|
BROADWAY VIA EMILIA
Dopo “Caro Nonno”, progetto ambizioso e non
riuscito fino in fondo per mia inesperienza nel coinvolgere i due attori
principali alle prese con un testo molto impegnativo, un altro film
altrettanto ambizioso. Condensare in mezz’oretta scarsa una storia
principale e tante piccole minime storie che, come strade percorrono il
nostro cuore. Storie d’amore, è ovvio. Amore magari folle (per una pasta)

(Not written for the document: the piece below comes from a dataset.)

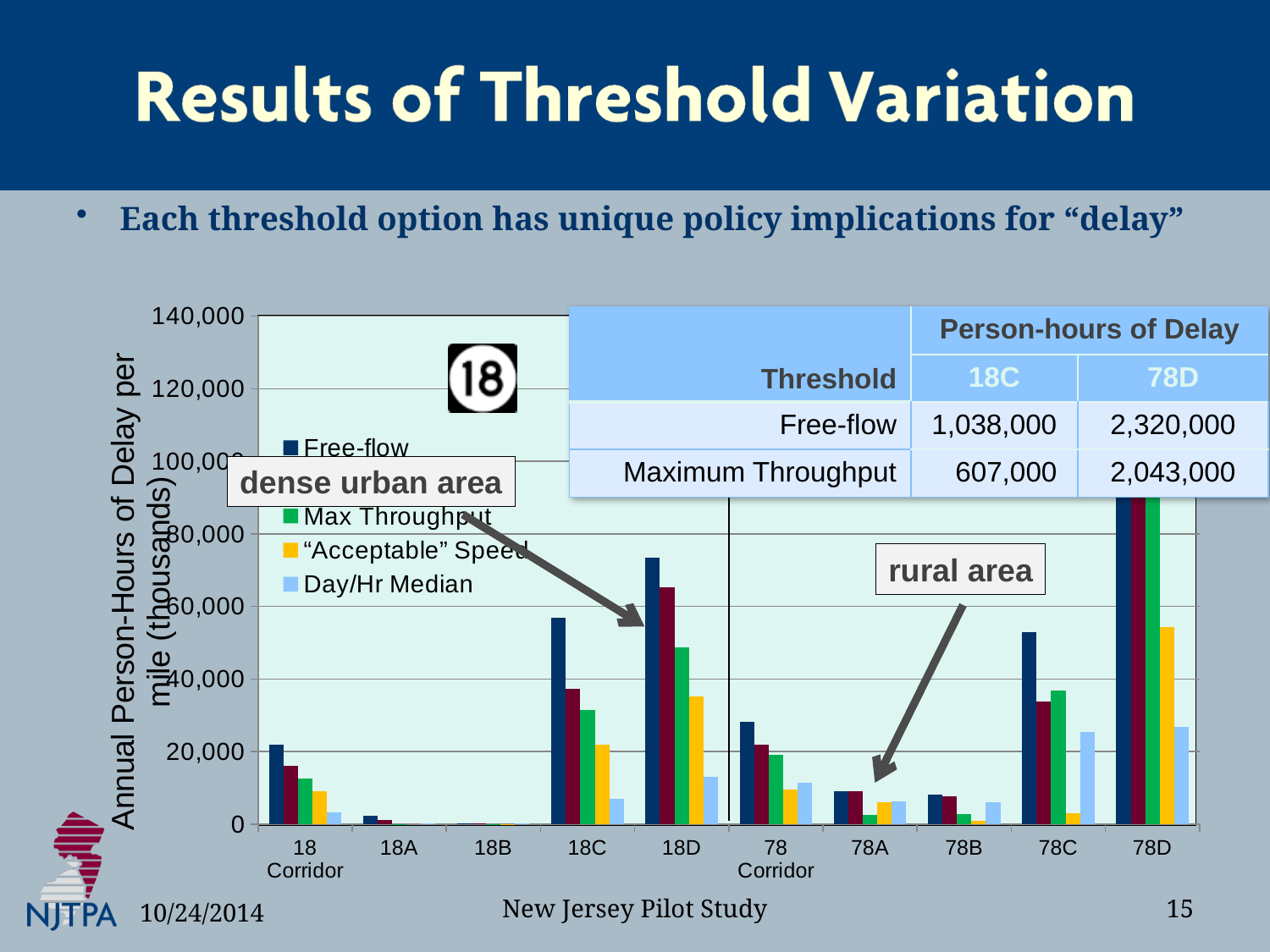
Is the "Acceptable" Speed value for 78D greater or less than 40,000? greater What kind of chart is shown on the slide? bar chart Is the Free-flow value for 18D greater or less than 60,000? greater Which category has the lowest Free-flow value? 18B Which has the larger Max Throughput value, 78C or 78D? 78D Is the Free-flow value for the 78 Corridor greater or less than 40,000? less Which category has the highest Free-flow value? 78D How many categories are shown along the x axis of the chart? 10 What is the title of the chart's vertical axis? Annual Person-Hours of Delay per mile (thousands) Which has the larger Free-flow value, 18C or 18D? 18D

magari inatteso (per farfalle rarissime) magari soltanto intravisto e
perso nelle nebbie padane. Il tutto dirimpetto ad un’altra storia (non
narrata) ma vivissima di una donna alla ricerca di sé stessa che affronta
N.Y. e Broadway per la prima volta. Questa volta, a mio parere, il piccolo
miracolo riesce anche se la materia è assolutamente d difficilissima
realizzazione. Ma c’è entusiasmo (di tutti) che esorcizza le paure. Con
questo film finisce la mia triologia “padana” ; ma non si esaurisce. Tanto
è vero che il mio ultimo corto “L’ombra lunga sulla montagna” ripercorre
luoghi appenninici padani. Per noi di qui è difficile non tornare.